• [Your instructions] Print every line of the material below exactly as it appears, leaving out the pictures.

• [Image and question records]

------------------------------

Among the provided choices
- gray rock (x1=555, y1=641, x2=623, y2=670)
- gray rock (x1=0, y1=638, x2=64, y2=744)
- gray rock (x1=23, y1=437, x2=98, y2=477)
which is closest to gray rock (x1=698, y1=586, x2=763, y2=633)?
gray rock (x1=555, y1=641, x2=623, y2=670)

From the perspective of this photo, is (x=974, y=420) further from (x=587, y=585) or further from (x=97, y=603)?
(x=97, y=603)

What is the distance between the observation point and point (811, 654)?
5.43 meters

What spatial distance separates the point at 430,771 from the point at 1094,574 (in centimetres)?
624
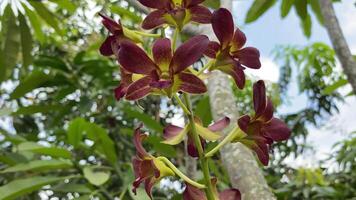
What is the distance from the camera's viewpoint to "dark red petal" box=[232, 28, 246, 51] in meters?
0.54

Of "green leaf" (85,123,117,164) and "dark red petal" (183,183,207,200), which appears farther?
"green leaf" (85,123,117,164)

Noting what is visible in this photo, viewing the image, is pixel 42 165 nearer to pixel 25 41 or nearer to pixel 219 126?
pixel 25 41

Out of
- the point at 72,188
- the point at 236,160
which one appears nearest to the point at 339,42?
the point at 236,160

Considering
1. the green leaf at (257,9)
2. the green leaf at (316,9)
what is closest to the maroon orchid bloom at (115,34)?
the green leaf at (257,9)

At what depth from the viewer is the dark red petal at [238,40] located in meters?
0.54

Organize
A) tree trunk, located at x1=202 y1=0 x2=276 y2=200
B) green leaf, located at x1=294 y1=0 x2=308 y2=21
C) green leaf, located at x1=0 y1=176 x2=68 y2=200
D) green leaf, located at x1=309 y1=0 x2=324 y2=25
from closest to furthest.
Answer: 1. tree trunk, located at x1=202 y1=0 x2=276 y2=200
2. green leaf, located at x1=0 y1=176 x2=68 y2=200
3. green leaf, located at x1=294 y1=0 x2=308 y2=21
4. green leaf, located at x1=309 y1=0 x2=324 y2=25

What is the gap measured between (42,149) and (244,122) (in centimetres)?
95

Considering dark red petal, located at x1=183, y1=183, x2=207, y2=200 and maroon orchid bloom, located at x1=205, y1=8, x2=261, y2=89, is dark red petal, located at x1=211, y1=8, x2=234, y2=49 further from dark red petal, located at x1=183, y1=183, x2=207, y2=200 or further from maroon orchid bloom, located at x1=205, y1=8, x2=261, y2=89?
dark red petal, located at x1=183, y1=183, x2=207, y2=200

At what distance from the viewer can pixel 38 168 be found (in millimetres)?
1445

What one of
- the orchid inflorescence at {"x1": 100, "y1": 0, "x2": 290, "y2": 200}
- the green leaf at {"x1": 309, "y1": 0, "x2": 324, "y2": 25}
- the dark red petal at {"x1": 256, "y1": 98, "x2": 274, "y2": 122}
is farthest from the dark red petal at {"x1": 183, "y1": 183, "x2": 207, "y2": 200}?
the green leaf at {"x1": 309, "y1": 0, "x2": 324, "y2": 25}

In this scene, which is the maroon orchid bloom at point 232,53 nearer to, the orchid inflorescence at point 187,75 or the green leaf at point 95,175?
the orchid inflorescence at point 187,75

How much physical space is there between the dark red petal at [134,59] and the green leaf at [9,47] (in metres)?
1.24

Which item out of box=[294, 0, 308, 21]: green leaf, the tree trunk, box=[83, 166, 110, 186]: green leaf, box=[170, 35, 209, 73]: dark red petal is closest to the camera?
box=[170, 35, 209, 73]: dark red petal

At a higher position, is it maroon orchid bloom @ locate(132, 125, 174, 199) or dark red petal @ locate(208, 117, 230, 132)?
dark red petal @ locate(208, 117, 230, 132)
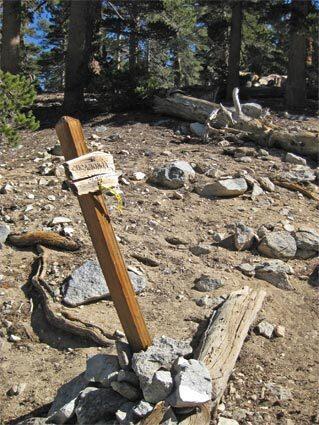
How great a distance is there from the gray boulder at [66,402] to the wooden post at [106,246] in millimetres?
572

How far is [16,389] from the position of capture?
478cm

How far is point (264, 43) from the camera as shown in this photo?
81.0 ft

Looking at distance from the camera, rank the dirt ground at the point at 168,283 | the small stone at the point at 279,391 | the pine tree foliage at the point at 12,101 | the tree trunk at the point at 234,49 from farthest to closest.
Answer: the tree trunk at the point at 234,49 < the pine tree foliage at the point at 12,101 < the dirt ground at the point at 168,283 < the small stone at the point at 279,391

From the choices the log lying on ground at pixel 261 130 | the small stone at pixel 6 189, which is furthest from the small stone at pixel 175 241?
the log lying on ground at pixel 261 130

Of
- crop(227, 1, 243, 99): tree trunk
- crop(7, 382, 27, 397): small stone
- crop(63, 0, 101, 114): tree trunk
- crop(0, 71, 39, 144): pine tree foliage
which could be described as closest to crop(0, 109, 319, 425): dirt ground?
crop(7, 382, 27, 397): small stone

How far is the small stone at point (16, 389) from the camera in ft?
15.6

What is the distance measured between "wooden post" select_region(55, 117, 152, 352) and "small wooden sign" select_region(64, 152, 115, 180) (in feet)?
0.33

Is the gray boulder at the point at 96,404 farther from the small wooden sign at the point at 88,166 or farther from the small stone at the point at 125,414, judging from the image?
the small wooden sign at the point at 88,166

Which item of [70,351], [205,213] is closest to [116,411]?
[70,351]

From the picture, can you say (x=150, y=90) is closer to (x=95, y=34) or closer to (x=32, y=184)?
(x=95, y=34)

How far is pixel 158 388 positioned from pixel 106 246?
1.06m

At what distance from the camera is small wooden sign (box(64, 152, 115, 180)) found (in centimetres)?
345

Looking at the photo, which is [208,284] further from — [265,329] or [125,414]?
[125,414]

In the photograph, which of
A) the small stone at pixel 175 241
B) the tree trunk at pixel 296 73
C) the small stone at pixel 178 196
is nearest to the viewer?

------------------------------

• [Answer for this exercise]
Among the provided choices
- gray rock (x1=555, y1=641, x2=623, y2=670)
- gray rock (x1=0, y1=638, x2=64, y2=744)
- gray rock (x1=23, y1=437, x2=98, y2=477)
which is closest to gray rock (x1=698, y1=586, x2=763, y2=633)?
gray rock (x1=555, y1=641, x2=623, y2=670)

From the perspective of this photo, is (x=974, y=420) further from (x=587, y=585) or further from (x=97, y=603)?
(x=97, y=603)

What is the distance between the observation point and point (811, 654)?
5.43 meters

What spatial distance separates the point at 430,771 from the point at 1094,574 (in centimetres)?
624
What is the distance from the camera's viewpoint to "dark red petal" box=[232, 28, 246, 51] in meters?
0.54

Of "green leaf" (85,123,117,164) and "dark red petal" (183,183,207,200), which appears farther?
"green leaf" (85,123,117,164)

Noting what is visible in this photo, viewing the image, is pixel 42 165 nearer to pixel 25 41 or nearer to pixel 219 126?
pixel 25 41

Out of
- the point at 72,188
- the point at 236,160
which one appears nearest to the point at 339,42?
the point at 236,160

Considering
1. the green leaf at (257,9)
2. the green leaf at (316,9)
what is closest to the maroon orchid bloom at (115,34)?
the green leaf at (257,9)

At what depth from the viewer is the dark red petal at [238,40] located in meters?
0.54

Organize
A) tree trunk, located at x1=202 y1=0 x2=276 y2=200
B) green leaf, located at x1=294 y1=0 x2=308 y2=21
C) green leaf, located at x1=0 y1=176 x2=68 y2=200
D) green leaf, located at x1=309 y1=0 x2=324 y2=25
from closest to furthest.
Answer: 1. tree trunk, located at x1=202 y1=0 x2=276 y2=200
2. green leaf, located at x1=0 y1=176 x2=68 y2=200
3. green leaf, located at x1=294 y1=0 x2=308 y2=21
4. green leaf, located at x1=309 y1=0 x2=324 y2=25

What is the gap measured between (42,149) and (244,122) (in centimetres)?
95

Considering dark red petal, located at x1=183, y1=183, x2=207, y2=200 and maroon orchid bloom, located at x1=205, y1=8, x2=261, y2=89, is dark red petal, located at x1=211, y1=8, x2=234, y2=49 further from dark red petal, located at x1=183, y1=183, x2=207, y2=200 or further from maroon orchid bloom, located at x1=205, y1=8, x2=261, y2=89?
dark red petal, located at x1=183, y1=183, x2=207, y2=200

At what distance from the viewer can pixel 38 168 be found (in millimetres)?
1445

What one of
- the orchid inflorescence at {"x1": 100, "y1": 0, "x2": 290, "y2": 200}
- the green leaf at {"x1": 309, "y1": 0, "x2": 324, "y2": 25}
- the dark red petal at {"x1": 256, "y1": 98, "x2": 274, "y2": 122}
is farthest from the dark red petal at {"x1": 183, "y1": 183, "x2": 207, "y2": 200}?
the green leaf at {"x1": 309, "y1": 0, "x2": 324, "y2": 25}

In this scene, which is the maroon orchid bloom at point 232,53 nearer to, the orchid inflorescence at point 187,75 or the green leaf at point 95,175?
the orchid inflorescence at point 187,75

How much physical space is there between the dark red petal at [134,59] and the green leaf at [9,47] (in metres)?
1.24

Which item out of box=[294, 0, 308, 21]: green leaf, the tree trunk, box=[83, 166, 110, 186]: green leaf, box=[170, 35, 209, 73]: dark red petal is closest to the camera?
box=[170, 35, 209, 73]: dark red petal

At a higher position, is it maroon orchid bloom @ locate(132, 125, 174, 199) or dark red petal @ locate(208, 117, 230, 132)?
dark red petal @ locate(208, 117, 230, 132)
How great a distance is there from the gray boulder at [66,402] to the wooden post at [106,246] in millimetres?
572

How far is [16,389] from the position of capture?
478cm

How far is point (264, 43) from the camera as shown in this photo?
81.0 ft

Looking at distance from the camera, rank the dirt ground at the point at 168,283 | the small stone at the point at 279,391 | the pine tree foliage at the point at 12,101 | the tree trunk at the point at 234,49 from farthest to closest.
Answer: the tree trunk at the point at 234,49 < the pine tree foliage at the point at 12,101 < the dirt ground at the point at 168,283 < the small stone at the point at 279,391

From the choices the log lying on ground at pixel 261 130 | the small stone at pixel 6 189, which is furthest from the small stone at pixel 175 241?
the log lying on ground at pixel 261 130

Of
- crop(227, 1, 243, 99): tree trunk
- crop(7, 382, 27, 397): small stone
- crop(63, 0, 101, 114): tree trunk
- crop(0, 71, 39, 144): pine tree foliage
which could be described as closest to crop(0, 109, 319, 425): dirt ground?
crop(7, 382, 27, 397): small stone

How far is the small stone at point (16, 389) from the camera in ft?
15.6

What is the distance measured between "wooden post" select_region(55, 117, 152, 352) and "small wooden sign" select_region(64, 152, 115, 180) (in feet)?
0.33

Is the gray boulder at the point at 96,404 farther from the small wooden sign at the point at 88,166 or farther from the small stone at the point at 125,414, judging from the image?
the small wooden sign at the point at 88,166

Which item of [70,351], [205,213] is closest to [116,411]?
[70,351]

From the picture, can you say (x=150, y=90) is closer to (x=95, y=34) or closer to (x=32, y=184)?
(x=95, y=34)

How far is pixel 158 388 positioned from pixel 106 246?
1.06m

At what distance from the camera is small wooden sign (box(64, 152, 115, 180)) found (in centimetres)?
345

Looking at the photo, which is [208,284] further from — [265,329] or [125,414]?
[125,414]

In the photograph, which of
A) the small stone at pixel 175 241
B) the tree trunk at pixel 296 73
C) the small stone at pixel 178 196
is nearest to the viewer?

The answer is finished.